Mr Wolter, in contrast to your colleagues, you have mainly been working on small urban water bodies - to be precise, Berlin's 400+ ponds, small lakes and ditches. What role do these systems play for the urban climate, local recreation and stormwater management? And what does this mean for future urban development?

Small urban water bodies are very diverse, ranging from well-maintained park ponds to virtually forgotten, fenced-in ponds. As such, some have a greater recreational use than others. Basically, water bodies always act as a magnet for walkers and people seeking recreation. Moreover, for many city dwellers, small urban water bodies are their first or even only encounter with nature. Inner-city small water bodies may not necessarily be hotspots of biodiversity, but they are very important places where residents can experience nature. And they have a positive effect on the urban climate - in combination with riparian vegetation, which may or may not be lush, they produce evaporative cooling, which reduces the local temperature. Water retention in the landscape is another key function of small water bodies that could be improved in Berlin. In many places, rainwater is discharged via the sewage system, and is then no longer available for freshwater systems. This is why many small water bodies in Berlin dried up completely or almost completely in the dry years from 2018 to 2020. Urban planning must therefore increasingly promote the removal of sealed surfaces in the catchment area, not only of small water bodies, as well as allowing roof drainage etc. to seep into the ground locally.

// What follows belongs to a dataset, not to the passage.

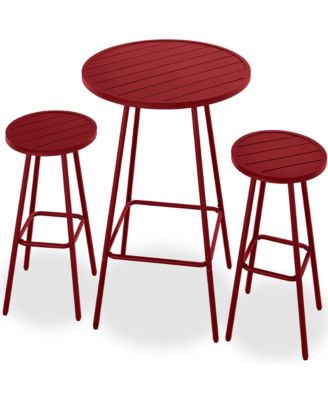 Best Choice Products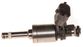 Direct Injector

Mr Grossart, small water bodies are particularly affected by declining water levels due to sealing, drainage and drought. What happens when ponds intermittently run dry, and how resilient are they to weather extremes?

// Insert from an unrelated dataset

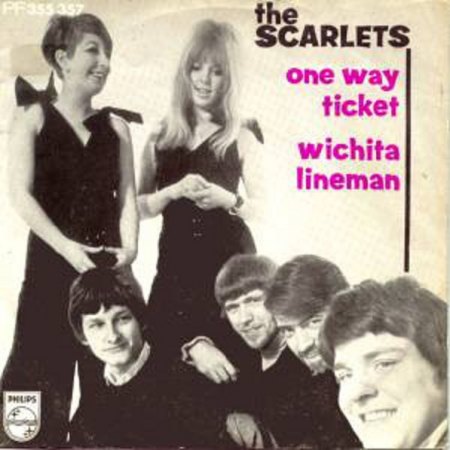 Scarlets - Dänemark (11).jpg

The United Nations predicts that 1.1 billion more people will be living in urbanised areas in ten years from now. This will be accompanied by a sealing of the landscape and severe anthropogenic interferences with the hydrology of water bodies. This is problematic because small bodies of water in urban areas are already drying out more frequently as a result of higher temperatures and longer periods of drought. As BUND's Small Waterbody Report 2020/21 shows, 55.3 per cent of Berlin's water bodies have major deficiencies, for example because they are dry or very overgrown. Nearly 10 per cent of small water bodies were no longer recognisable as such. These dramatic figures show that many small water bodies are no longer just drying up temporarily, but are disappearing completely. This is devastating for the biodiversity of these ecosystems, because population densities in urban habitats are generally often very low. Populations especially tied to these water bodies, e.g. amphibians, are much more endangered by local extinction events than populations in larger and better-connected water bodies. Thus, it is to be feared that species diversity will decline further. As water bodies dry out and species disappear from the urban landscape, ecosystem functions, such as cleaning water bodies, providing oxygen or remineralising carbon, also change. More frequent weather extremes put these important functions at even greater risk. Polluted, nutrient-rich waters produce significantly more of the harmful climate gases methane and carbon dioxide. These negative consequences must therefore be increasingly counteracted by taking sustainable measures, e.g. through better water retention in the landscape.